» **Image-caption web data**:
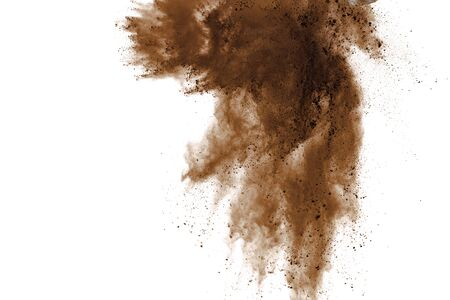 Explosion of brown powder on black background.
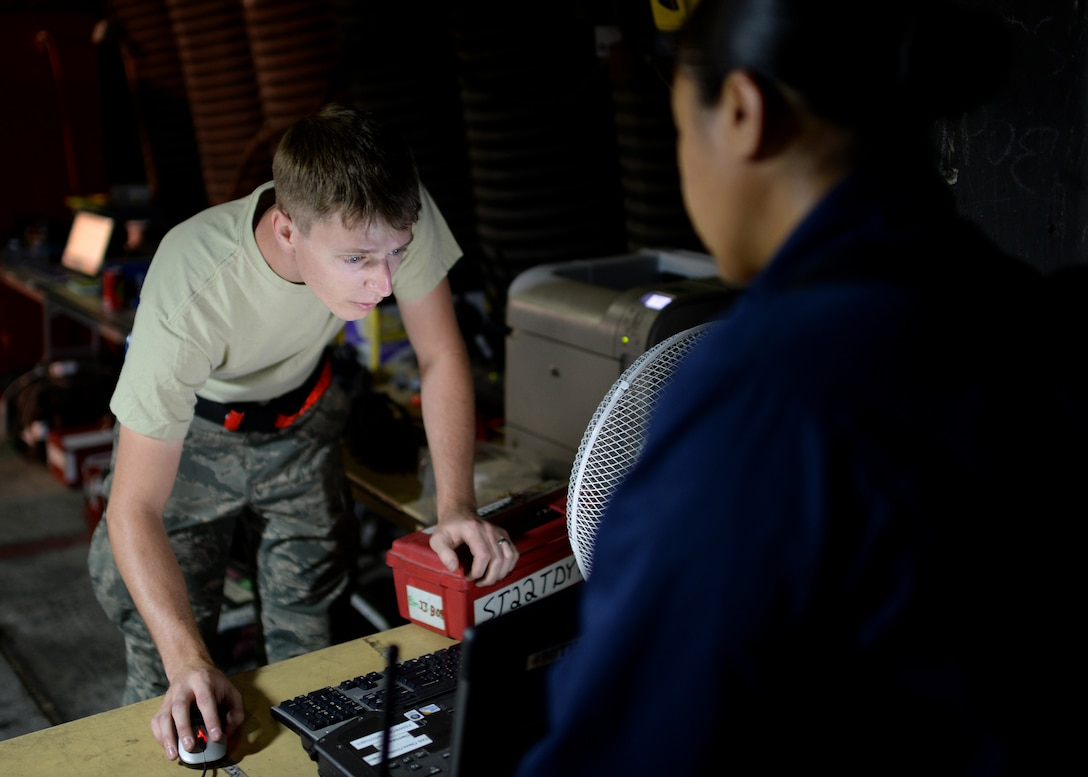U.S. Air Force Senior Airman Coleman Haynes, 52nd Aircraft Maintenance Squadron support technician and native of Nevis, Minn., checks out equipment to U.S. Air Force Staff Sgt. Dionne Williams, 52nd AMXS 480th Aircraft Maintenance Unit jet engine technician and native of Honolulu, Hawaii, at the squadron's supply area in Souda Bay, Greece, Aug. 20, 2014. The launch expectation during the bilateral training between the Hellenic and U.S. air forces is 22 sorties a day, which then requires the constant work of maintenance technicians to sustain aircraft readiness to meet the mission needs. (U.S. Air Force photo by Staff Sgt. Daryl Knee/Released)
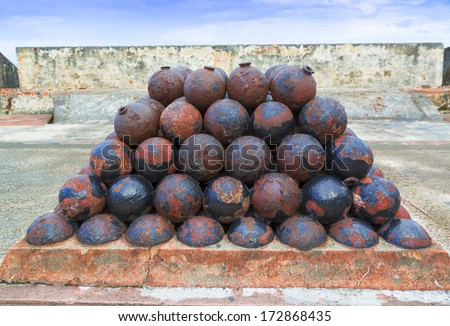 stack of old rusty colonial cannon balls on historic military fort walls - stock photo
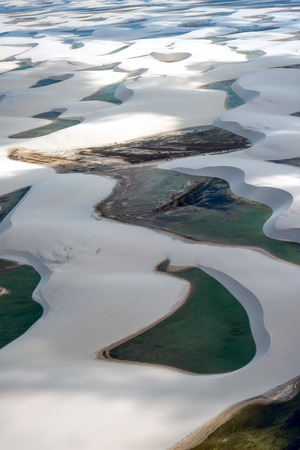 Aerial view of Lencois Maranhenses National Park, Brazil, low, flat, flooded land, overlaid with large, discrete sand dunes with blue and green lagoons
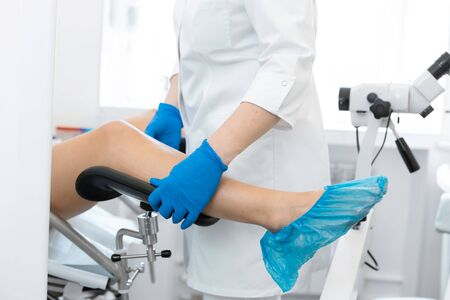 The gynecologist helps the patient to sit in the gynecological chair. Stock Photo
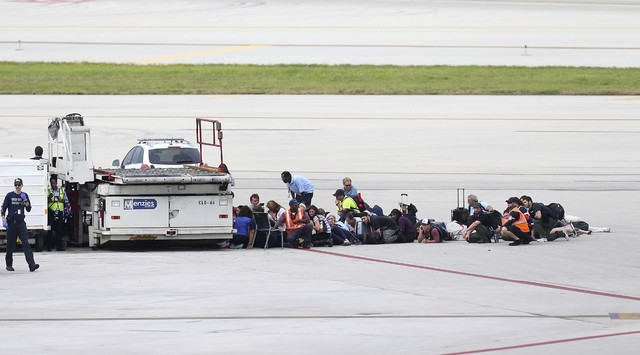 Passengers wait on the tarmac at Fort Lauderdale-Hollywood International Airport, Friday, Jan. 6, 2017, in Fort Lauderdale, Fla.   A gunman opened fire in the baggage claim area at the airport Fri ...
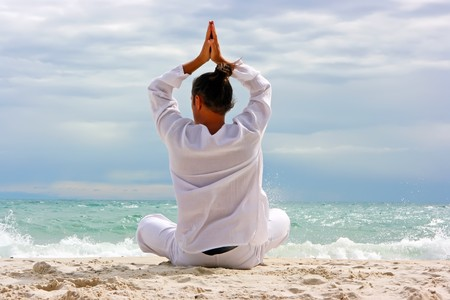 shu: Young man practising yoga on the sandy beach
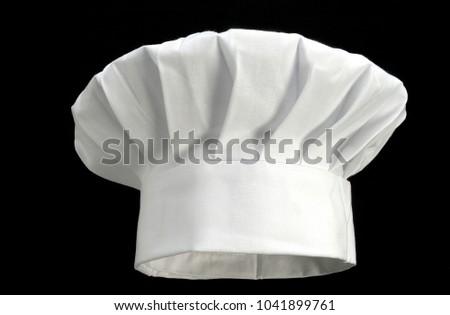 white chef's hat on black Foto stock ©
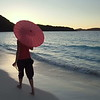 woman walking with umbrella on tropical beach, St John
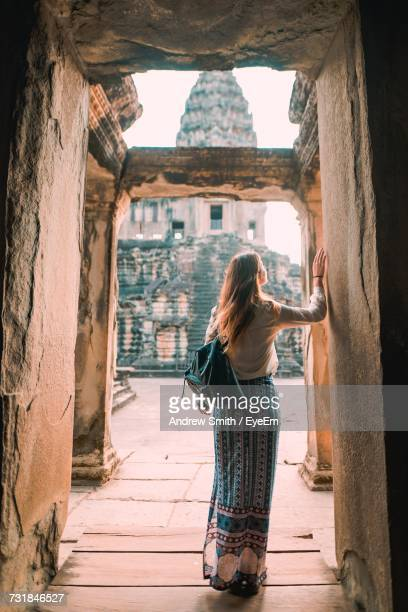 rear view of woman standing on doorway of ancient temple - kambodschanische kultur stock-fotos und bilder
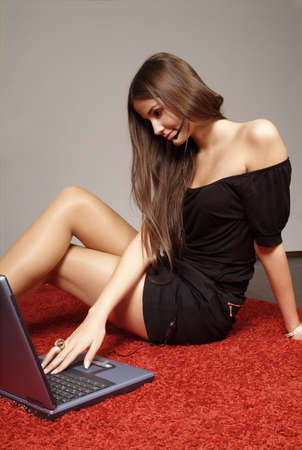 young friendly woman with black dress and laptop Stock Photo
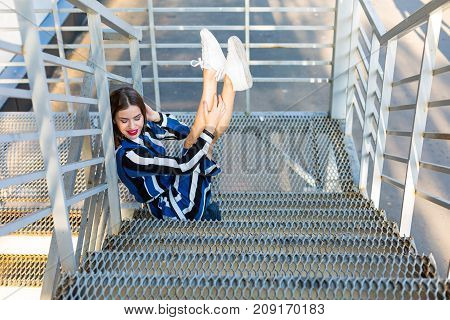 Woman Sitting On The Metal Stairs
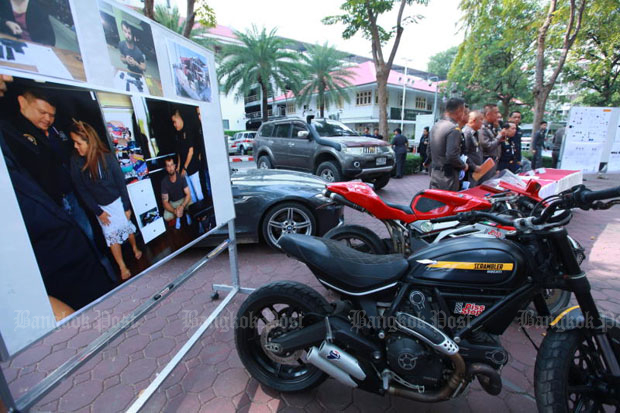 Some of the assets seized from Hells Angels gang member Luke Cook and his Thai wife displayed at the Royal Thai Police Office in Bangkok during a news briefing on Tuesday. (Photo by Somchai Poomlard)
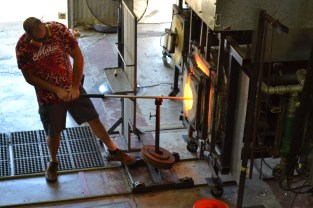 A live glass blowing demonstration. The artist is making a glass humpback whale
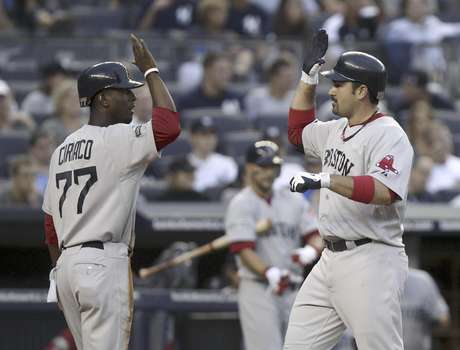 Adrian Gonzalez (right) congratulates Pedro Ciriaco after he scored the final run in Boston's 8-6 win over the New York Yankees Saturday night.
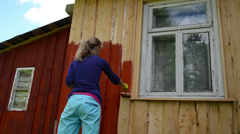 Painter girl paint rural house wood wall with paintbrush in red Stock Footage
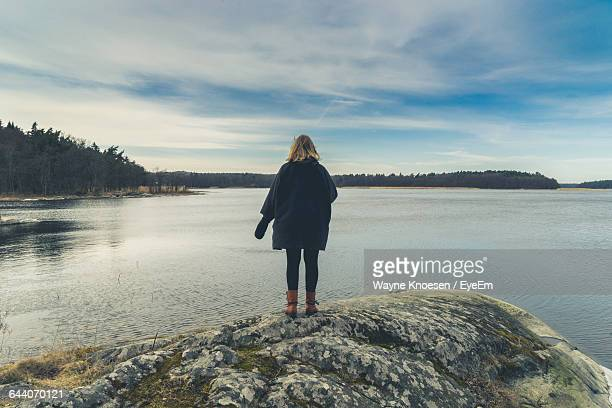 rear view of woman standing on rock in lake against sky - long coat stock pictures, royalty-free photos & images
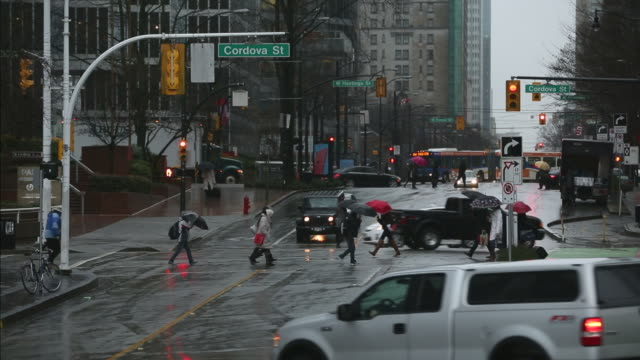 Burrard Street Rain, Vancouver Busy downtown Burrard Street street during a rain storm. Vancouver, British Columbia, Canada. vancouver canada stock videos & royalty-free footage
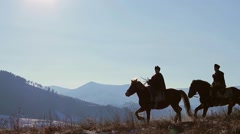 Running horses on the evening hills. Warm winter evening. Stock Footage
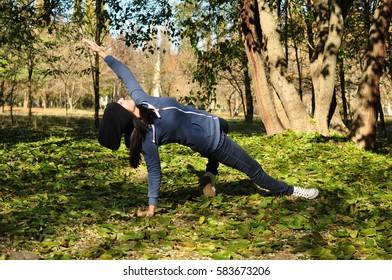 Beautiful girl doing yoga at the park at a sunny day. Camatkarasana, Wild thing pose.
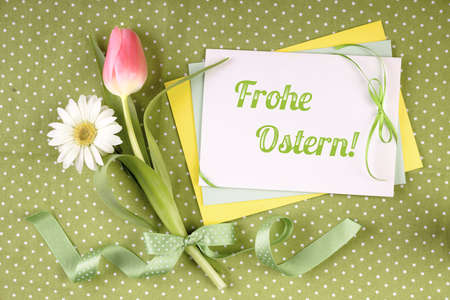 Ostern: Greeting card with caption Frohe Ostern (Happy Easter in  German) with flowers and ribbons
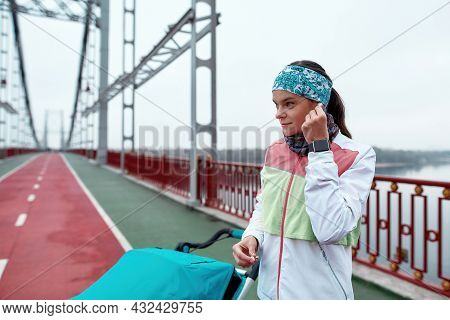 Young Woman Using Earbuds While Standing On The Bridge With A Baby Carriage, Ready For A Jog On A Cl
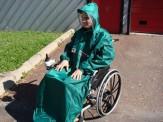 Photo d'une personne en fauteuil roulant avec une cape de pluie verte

» **Exercise brief**: An exact restatement of every record is required. Omit the images.

» **Response to this task**:
 Explosion of brown powder on black background.
U.S. Air Force Senior Airman Coleman Haynes, 52nd Aircraft Maintenance Squadron support technician and native of Nevis, Minn., checks out equipment to U.S. Air Force Staff Sgt. Dionne Williams, 52nd AMXS 480th Aircraft Maintenance Unit jet engine technician and native of Honolulu, Hawaii, at the squadron's supply area in Souda Bay, Greece, Aug. 20, 2014. The launch expectation during the bilateral training between the Hellenic and U.S. air forces is 22 sorties a day, which then requires the constant work of maintenance technicians to sustain aircraft readiness to meet the mission needs. (U.S. Air Force photo by Staff Sgt. Daryl Knee/Released)
 stack of old rusty colonial cannon balls on historic military fort walls - stock photo
 Aerial view of Lencois Maranhenses National Park, Brazil, low, flat, flooded land, overlaid with large, discrete sand dunes with blue and green lagoons
 The gynecologist helps the patient to sit in the gynecological chair. Stock Photo
 Passengers wait on the tarmac at Fort Lauderdale-Hollywood International Airport, Friday, Jan. 6, 2017, in Fort Lauderdale, Fla.   A gunman opened fire in the baggage claim area at the airport Fri ...
 shu: Young man practising yoga on the sandy beach
 white chef's hat on black Foto stock ©
 woman walking with umbrella on tropical beach, St John
 rear view of woman standing on doorway of ancient temple - kambodschanische kultur stock-fotos und bilder
 young friendly woman with black dress and laptop Stock Photo
 Woman Sitting On The Metal Stairs
 Some of the assets seized from Hells Angels gang member Luke Cook and his Thai wife displayed at the Royal Thai Police Office in Bangkok during a news briefing on Tuesday. (Photo by Somchai Poomlard)
 A live glass blowing demonstration. The artist is making a glass humpback whale
 Adrian Gonzalez (right) congratulates Pedro Ciriaco after he scored the final run in Boston's 8-6 win over the New York Yankees Saturday night.
 Painter girl paint rural house wood wall with paintbrush in red Stock Footage
 rear view of woman standing on rock in lake against sky - long coat stock pictures, royalty-free photos & images
 Burrard Street Rain, Vancouver Busy downtown Burrard Street street during a rain storm. Vancouver, British Columbia, Canada. vancouver canada stock videos & royalty-free footage
 Running horses on the evening hills. Warm winter evening. Stock Footage
 Beautiful girl doing yoga at the park at a sunny day. Camatkarasana, Wild thing pose.
 Ostern: Greeting card with caption Frohe Ostern (Happy Easter in  German) with flowers and ribbons
 Young Woman Using Earbuds While Standing On The Bridge With A Baby Carriage, Ready For A Jog On A Cl
 Photo d'une personne en fauteuil roulant avec une cape de pluie verte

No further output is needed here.